Another concern for pharmaceutical companies is that survey data indicates patients who have accessed medical marijuana and who smoke cannabis often reduce their use of prescription drugs, particularly opioids and according to a 2015 RAND corps study opiate related abuse and mortality is much lower in regions that permit medical cannabis access compared to those that outlaw the plant.
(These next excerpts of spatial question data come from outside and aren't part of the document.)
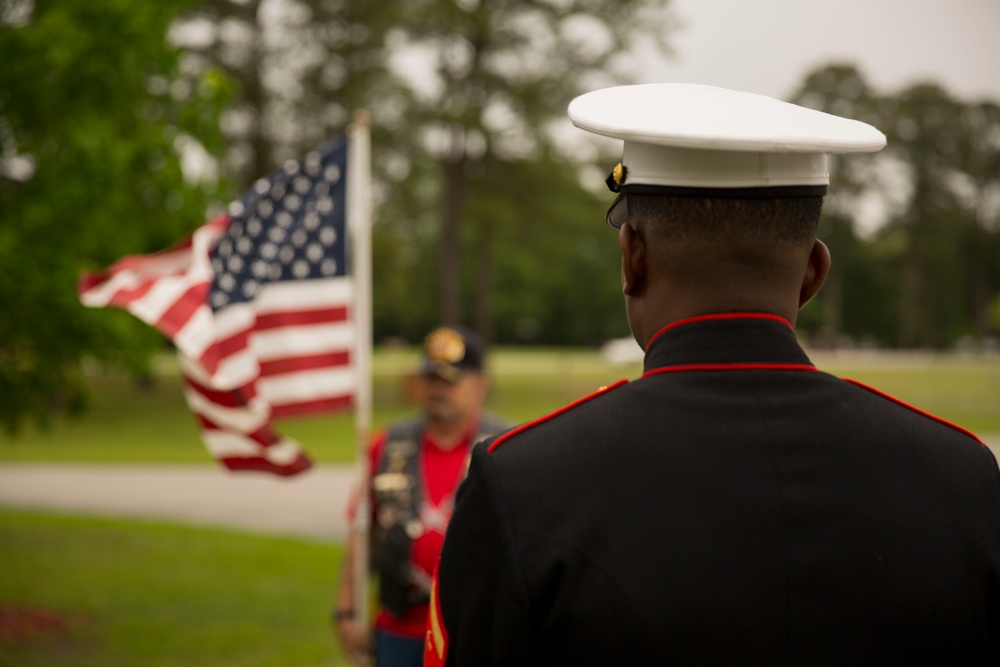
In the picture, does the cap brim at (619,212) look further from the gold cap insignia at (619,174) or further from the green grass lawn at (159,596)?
the green grass lawn at (159,596)

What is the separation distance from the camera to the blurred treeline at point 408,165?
7.66 meters

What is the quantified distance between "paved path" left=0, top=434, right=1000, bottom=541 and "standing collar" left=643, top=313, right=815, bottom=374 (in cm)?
1079

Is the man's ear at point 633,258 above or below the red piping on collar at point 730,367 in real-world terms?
above

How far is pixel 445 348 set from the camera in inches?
195

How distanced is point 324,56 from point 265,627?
25817 millimetres

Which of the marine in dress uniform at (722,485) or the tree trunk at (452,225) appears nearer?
the marine in dress uniform at (722,485)

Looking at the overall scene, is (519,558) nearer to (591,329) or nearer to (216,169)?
(216,169)

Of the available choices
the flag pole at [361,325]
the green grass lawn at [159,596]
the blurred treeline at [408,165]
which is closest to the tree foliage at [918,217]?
the blurred treeline at [408,165]

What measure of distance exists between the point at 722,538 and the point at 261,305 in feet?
13.6

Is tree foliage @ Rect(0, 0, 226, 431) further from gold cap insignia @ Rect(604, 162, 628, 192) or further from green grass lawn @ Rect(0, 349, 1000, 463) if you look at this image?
gold cap insignia @ Rect(604, 162, 628, 192)

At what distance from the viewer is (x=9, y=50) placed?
24.3 feet

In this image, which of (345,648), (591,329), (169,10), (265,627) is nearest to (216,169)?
(169,10)

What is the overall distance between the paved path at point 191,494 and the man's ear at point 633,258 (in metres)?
10.8

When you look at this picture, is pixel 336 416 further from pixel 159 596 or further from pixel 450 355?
pixel 450 355
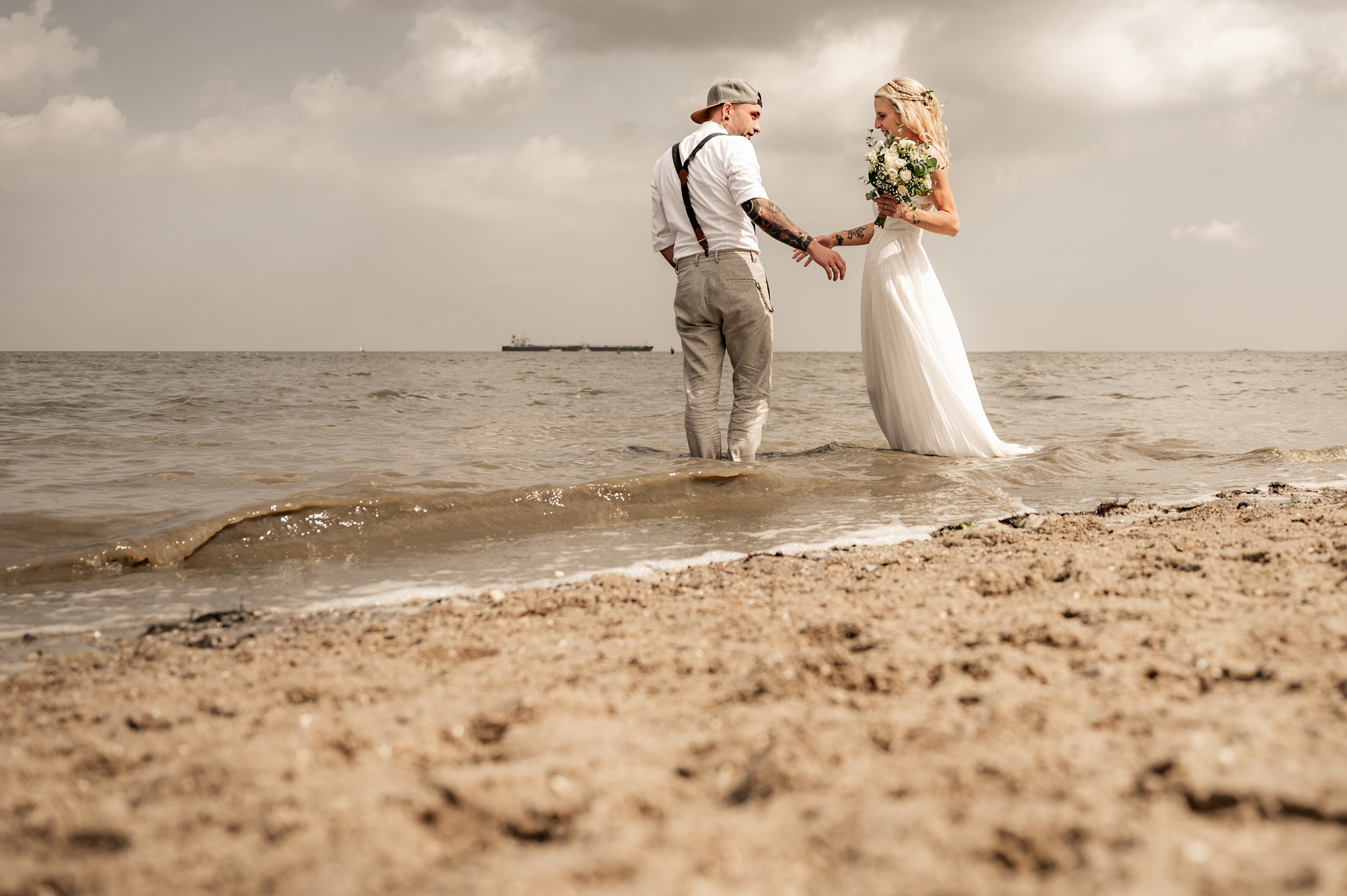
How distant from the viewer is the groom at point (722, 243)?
219 inches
Even so, cannabis use in Cyprus is illegal and is still an offence looked upon seriously. “I am breaking the law, I fully accept this fact, and yes, there is the constant fear of the police knocking on my door but my choices are limited. My oncologist is aware I smoke but he is much more clued up than other medical staff I have encountered and has applied for me to have a legitimate source of cannabis oil via the ministry of health.” The CBD oil, taken in droplet form under the tongue, is different to the cannabis resin used to fight pain and promote sleep as the oil aids immune systems to fight cancer. In the UK a company now makes Charlotte’s Web cannabis oil after it was made legal in July 2015, which is now sought after as an alternative treatment for a wide range of conditions including severe epilepsy in very young children. This is a hemp extract which is rich in vitamins minerals and omegas 3 and 6. “Cyprus needs to open its mindset to the cultivation of hemp not only as a medicinal aid but also as a natural fibre source,” says Jane.

Jane then pours me a glass of wine and launches into a rant of how the harms from alcohol abuse are as severe as those from illicit drugs and if alcohol was discovered today it would likely be banned as a dangerous drug, along with tobacco. With the depressing thought of my evening glass of wine now considered addictive, I bid my farewell but not before using the guest loo, which I am glad to report was bereft of any images of the Grateful Dead.